Document extract:
A toaster oven is only good for toasting Gluten Free Bread. I dont have a toaster. The gluten-free bread that is store bought tastes nasty to me. So I have no need of one.

home-based-mom Contributor
I have two firsts here: 1.) This is my first time to post a message. I hope I'm doing this right! 2.) My 22 year-old daughter has recently been diagnosed as having celiac - a first for our family. I've been doing lots of reading recently, and read somewhere that a toaster oven would be good for the celiac person to have. My question is: is this really the case? I have bought a toaster oven for her but it is still in the unopened box. I'm trying to decide if she really needs it or not, therefore I would take it back to the store if she doesn't really need it. Can someone please advise? And, thanks!

If your daughter is going to toast gluten-free anything, she cannot use a toaster that has ever toasted regular gluten-containing bread. So, yes, she needs her own toaster. It doesn't matter if it is a regular toaster or a toaster oven, but it needs to be dedicated to gluten-free foods.

GlutenGalAZ Enthusiast

Welcome :D

I have my own dedicated toaster (I feel that the toaster oven takes too long). I make my own bread and then freeze it in groups of two laying flat in a big zip loc (as many pairs as you can get in there). I put my frozen bread in the microwave for like 15-30 seconds and then toast it. I also use the toaster for gluten free waffles.

My husband uses our toaster oven (he grew up with one so we registered for one when we got married couple years ago). The only thing I ever used the toaster oven for was making french bread pizza (before I knew I was gluten intolerante -long time ago). My husband eats gluten so the toaster oven is his.

Actions to take:
a: In one to three sentences, explain why the daughter in the forum thread about toasters and celiac disease needs a toaster of her own.
b: Write what comes next in the forum thread about toasters and celiac disease.
The records aren't needed for these tasks.

Given records:
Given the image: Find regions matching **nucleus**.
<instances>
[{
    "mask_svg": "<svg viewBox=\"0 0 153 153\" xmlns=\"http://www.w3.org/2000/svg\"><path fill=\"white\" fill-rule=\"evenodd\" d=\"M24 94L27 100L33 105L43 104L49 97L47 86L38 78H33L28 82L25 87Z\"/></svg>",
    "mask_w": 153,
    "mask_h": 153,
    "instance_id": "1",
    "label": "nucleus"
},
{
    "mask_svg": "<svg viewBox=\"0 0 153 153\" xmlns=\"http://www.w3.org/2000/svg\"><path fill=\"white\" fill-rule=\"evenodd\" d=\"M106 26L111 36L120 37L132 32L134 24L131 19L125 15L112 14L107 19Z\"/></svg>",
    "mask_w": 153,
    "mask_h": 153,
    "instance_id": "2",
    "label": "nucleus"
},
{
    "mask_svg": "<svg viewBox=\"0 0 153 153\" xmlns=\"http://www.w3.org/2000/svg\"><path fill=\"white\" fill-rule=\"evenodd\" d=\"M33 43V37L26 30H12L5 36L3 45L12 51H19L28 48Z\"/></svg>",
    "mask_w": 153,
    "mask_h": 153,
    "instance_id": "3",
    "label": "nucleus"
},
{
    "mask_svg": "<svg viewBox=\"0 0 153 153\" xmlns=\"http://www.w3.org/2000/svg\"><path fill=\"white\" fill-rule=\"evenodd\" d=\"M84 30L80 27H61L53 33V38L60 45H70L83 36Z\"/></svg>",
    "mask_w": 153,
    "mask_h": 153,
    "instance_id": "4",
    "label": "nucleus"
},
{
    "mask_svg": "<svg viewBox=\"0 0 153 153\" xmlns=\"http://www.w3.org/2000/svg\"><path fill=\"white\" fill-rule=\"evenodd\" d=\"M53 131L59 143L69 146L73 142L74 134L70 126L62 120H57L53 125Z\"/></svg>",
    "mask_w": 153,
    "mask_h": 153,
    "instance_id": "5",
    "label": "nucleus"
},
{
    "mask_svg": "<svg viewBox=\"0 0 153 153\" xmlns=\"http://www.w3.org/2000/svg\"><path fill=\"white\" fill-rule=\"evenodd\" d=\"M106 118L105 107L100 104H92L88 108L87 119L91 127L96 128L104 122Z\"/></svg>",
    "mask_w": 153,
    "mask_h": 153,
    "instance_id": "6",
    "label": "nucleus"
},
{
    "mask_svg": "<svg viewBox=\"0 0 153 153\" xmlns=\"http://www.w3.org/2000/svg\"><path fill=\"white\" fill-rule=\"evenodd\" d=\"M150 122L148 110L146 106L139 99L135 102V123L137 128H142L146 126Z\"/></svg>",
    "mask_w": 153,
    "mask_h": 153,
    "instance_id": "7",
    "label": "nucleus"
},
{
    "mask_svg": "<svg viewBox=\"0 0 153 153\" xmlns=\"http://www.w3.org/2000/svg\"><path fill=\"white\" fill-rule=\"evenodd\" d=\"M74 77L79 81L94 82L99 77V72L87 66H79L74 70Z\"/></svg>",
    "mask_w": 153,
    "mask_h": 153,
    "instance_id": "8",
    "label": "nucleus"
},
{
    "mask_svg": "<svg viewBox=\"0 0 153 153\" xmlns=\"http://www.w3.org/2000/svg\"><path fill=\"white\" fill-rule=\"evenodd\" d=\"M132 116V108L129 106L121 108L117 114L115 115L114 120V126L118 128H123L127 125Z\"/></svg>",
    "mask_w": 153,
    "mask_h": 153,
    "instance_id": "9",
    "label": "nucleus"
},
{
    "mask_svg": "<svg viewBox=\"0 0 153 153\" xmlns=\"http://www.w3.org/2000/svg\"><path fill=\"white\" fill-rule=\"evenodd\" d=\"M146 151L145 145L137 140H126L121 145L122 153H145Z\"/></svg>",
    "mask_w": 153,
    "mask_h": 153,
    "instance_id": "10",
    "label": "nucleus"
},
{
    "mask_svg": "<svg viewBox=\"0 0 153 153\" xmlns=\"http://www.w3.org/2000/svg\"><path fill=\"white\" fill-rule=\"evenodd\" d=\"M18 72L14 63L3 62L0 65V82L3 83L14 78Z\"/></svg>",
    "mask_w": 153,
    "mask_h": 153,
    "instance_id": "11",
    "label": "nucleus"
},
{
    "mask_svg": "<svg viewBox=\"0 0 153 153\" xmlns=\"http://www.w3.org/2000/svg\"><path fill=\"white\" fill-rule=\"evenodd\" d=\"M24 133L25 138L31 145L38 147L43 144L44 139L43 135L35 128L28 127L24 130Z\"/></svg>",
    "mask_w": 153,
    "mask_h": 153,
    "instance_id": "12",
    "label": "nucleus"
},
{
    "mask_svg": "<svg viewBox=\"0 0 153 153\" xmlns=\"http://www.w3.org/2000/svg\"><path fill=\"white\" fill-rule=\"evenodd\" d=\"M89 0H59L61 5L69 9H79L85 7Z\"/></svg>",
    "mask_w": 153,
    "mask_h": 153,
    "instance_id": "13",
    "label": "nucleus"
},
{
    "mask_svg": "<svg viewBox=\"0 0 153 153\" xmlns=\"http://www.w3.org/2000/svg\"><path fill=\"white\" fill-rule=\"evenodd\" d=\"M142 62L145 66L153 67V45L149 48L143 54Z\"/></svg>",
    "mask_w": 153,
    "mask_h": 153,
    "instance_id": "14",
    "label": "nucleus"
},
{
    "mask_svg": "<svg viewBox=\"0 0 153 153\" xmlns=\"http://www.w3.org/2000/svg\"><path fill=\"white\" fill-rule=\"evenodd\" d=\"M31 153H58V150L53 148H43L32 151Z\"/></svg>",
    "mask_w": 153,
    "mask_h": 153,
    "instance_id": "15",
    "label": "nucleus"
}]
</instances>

Results of the exercise:
a: If she toasts anything gluten-free, she cannot use a toaster that has ever toasted regular gluten-containing bread. So it has to be dedicated to gluten-free foods, whether it is a regular toaster or a toaster oven.

b:
I agree with the other posts, if you get store bread (already made) it does taste better toasted. The best bread is home made bread (a lot better than already made bread). I like Gluten Free Pantry white sandwich bread. It is really easy to make in the oven (about 30-40 minutes to rise and then 30 minutes in the oven).

Good Luck.

rce's mom Rookie

Thank you so much to ShayFL, home_based_mom, & GlutenGalAZ. I've just read each of your messages & they are all helpful. Any further advise you want to give this mom of a new celiac I would certainly welcome! Have a blessed day. :P

gabby Enthusiast

Hi,

A dedicated gluten-free toaster oven is a great idea...not just for toast, but to bake gluten-free pizzas, gluten-free garlic bread, to heat up and toast gluten-free muffins and cakes, to bake gluten-free cookies, etc. Also great for roasting entire chickens, pieces of chicken, fish, gluten-free pies and quiche, french fries, mini-meat loafs, baked potatoes, baked apples, etc.

Make sure all the pans are gluten-free, and all the utensils too.

I'm getting hungry just talking about this :-)

Hope it helps!

ShayFL Enthusiast

I just use my regular oven to heat up all of those things, but could see the value in the toaster oven. I have a 100% gluten free home and a brand new oven even, so no worries here. But using tin foil under food in the regular oven would offer protection.